The Unimaginable Grace of Forgiveness

“Not By Bread Alone”

Music by: Bob Hurd
Sung by: Kristen Warbrick
Piano Accompaniment: Ed Ginter 



“The Unimaginable Grace of Forgiveness”

Daybreaks: Daily Reflections for Lent & Easter
by Ron Rolheiser, OMI

 

“Then Peter approaching asked him, ‘Lord, if my brother sins against me, how often must I forgive him? As many as seven times?’ Jesus answered, ‘I say to you, not seven times but seventy-seven times.'”

(MATTHEW 18:21-22)

The Gospels, as we know, reveal a God who is prodigal beyond all our standards and beyond our imagination. The God of the Gospels is the Sower who, because he has unlimited seeds, scatters those seeds everywhere without discrimination: on the road, in the ditches, in the thorn-bushes, in bad soil, and in good soil.

Moreover, that prodigal Sower is also the God of creation, that is, the God who has created and continues to create hundreds of billions of galaxies and billions of human beings. And this prodigal God gives us this perennial invitation: come to the waters, come without money, come without merit because God’s gift is as plentiful, available, and as free as the air we breathe. 

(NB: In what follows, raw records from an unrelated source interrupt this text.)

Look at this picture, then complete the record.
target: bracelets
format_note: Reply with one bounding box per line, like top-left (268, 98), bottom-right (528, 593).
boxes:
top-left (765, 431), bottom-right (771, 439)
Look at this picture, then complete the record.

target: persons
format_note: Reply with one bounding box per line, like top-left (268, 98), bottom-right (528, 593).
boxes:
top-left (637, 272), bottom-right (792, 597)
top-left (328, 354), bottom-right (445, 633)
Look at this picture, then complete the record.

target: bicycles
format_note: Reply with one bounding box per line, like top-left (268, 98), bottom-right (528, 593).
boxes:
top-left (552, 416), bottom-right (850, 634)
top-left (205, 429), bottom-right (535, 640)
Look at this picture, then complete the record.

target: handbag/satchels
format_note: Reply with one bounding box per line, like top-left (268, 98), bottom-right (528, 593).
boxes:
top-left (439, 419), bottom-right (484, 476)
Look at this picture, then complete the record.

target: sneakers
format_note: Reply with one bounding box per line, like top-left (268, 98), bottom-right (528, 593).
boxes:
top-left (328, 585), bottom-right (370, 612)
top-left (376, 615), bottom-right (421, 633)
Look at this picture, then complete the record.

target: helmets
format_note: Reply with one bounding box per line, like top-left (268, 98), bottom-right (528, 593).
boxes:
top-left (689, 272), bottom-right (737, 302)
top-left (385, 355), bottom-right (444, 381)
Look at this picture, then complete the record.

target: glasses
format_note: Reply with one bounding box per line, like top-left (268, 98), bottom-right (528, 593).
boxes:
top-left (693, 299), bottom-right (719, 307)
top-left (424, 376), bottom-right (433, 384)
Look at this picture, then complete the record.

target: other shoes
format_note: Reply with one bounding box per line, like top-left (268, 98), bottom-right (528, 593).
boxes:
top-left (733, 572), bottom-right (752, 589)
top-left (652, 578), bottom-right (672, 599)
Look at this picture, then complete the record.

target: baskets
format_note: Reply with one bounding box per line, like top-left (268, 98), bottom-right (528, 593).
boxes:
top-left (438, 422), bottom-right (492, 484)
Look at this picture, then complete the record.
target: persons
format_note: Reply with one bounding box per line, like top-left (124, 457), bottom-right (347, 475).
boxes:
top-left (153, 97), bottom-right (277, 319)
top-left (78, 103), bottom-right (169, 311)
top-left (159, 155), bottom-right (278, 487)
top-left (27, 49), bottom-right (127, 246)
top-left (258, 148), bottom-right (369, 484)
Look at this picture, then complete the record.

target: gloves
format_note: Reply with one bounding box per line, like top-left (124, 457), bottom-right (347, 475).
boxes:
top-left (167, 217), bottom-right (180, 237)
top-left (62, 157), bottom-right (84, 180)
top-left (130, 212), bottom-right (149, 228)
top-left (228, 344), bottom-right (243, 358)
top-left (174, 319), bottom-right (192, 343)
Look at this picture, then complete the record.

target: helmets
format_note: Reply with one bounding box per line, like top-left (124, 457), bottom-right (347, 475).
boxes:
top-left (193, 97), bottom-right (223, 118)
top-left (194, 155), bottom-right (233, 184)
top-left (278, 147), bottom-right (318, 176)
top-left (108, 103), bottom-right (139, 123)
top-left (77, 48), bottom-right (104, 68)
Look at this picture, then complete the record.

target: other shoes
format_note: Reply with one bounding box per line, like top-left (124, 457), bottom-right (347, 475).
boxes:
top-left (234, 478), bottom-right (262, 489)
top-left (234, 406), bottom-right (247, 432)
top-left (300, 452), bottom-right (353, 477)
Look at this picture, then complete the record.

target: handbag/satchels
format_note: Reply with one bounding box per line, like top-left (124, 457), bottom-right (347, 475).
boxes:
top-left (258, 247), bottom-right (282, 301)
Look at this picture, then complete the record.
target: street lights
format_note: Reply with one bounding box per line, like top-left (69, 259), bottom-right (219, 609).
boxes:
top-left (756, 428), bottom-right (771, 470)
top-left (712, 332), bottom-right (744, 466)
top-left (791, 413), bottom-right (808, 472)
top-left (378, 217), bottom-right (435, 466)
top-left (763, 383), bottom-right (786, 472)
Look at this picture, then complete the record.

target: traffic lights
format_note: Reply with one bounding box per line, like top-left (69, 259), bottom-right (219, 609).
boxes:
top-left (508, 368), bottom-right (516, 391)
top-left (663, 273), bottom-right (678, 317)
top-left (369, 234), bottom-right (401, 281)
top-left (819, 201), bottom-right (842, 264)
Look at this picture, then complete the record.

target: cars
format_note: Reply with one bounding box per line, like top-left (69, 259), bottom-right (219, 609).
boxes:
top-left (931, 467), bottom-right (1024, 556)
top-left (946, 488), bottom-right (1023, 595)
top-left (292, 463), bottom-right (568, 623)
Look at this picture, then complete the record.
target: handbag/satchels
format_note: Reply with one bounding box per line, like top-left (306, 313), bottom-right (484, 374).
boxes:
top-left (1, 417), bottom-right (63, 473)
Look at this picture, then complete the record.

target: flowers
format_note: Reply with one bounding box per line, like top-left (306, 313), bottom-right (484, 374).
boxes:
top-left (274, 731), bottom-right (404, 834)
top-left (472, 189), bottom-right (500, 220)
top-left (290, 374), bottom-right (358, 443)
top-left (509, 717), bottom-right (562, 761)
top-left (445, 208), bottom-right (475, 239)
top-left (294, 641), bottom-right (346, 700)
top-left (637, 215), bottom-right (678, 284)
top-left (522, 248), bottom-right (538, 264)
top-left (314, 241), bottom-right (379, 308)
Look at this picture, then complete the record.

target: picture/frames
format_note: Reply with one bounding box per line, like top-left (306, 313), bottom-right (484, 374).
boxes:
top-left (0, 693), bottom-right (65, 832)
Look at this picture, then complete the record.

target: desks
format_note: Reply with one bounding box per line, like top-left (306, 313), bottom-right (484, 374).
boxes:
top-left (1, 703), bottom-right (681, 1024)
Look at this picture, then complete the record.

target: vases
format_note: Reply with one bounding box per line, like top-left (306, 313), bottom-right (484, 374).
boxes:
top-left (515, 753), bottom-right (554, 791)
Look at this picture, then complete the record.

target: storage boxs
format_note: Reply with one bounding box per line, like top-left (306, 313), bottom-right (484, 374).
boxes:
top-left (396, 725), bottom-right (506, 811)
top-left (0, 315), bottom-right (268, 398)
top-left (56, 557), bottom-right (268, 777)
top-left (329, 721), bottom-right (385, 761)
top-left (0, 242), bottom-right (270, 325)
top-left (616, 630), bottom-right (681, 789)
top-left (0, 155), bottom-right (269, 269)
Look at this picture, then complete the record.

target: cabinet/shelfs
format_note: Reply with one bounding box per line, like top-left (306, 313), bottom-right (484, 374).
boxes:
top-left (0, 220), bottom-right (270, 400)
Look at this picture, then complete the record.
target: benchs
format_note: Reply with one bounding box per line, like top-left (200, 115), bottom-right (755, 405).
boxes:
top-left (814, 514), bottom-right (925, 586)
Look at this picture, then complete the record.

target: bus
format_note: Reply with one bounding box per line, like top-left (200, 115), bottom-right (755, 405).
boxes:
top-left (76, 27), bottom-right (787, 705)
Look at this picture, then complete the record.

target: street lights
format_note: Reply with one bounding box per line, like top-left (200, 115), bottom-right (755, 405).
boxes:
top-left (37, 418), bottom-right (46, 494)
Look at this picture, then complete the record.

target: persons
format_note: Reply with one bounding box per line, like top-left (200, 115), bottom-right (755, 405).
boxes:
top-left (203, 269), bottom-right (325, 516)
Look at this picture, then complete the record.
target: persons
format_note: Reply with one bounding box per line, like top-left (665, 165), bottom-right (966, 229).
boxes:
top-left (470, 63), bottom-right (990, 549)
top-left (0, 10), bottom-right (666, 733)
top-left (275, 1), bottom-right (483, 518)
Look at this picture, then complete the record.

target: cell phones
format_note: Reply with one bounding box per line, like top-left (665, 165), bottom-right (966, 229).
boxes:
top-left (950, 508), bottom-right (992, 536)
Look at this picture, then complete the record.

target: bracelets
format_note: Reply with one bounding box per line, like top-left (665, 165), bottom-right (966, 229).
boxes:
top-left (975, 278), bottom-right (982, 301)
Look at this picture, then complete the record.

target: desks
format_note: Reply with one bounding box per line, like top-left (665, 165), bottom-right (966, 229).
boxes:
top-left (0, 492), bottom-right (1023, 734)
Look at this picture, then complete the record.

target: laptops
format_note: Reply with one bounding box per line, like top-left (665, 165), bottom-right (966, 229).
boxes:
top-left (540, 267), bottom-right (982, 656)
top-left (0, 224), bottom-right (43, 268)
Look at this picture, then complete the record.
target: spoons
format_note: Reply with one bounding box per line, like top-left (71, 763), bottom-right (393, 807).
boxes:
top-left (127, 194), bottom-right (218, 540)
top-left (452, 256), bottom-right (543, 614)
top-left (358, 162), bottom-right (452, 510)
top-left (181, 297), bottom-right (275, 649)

The Gospel of Luke recounts an incident where Peter, just after he had spent an entire night fishing and had caught nothing, is told to cast our his net one more time and, this time, Peter’s net catches so many fish that the weight of the catch threatens to sink two boats. Peter reacts by falling to his knees and confessing his sinfulness. But as the text makes clear, that’s not the proper reaction in the face of overabundance. Peter is wrongly fearful, in effect, wanting that overabundance to go away. Rather, Jesus wants him – in the face of too much – to go into the world and share with others that unimaginable grace” (24).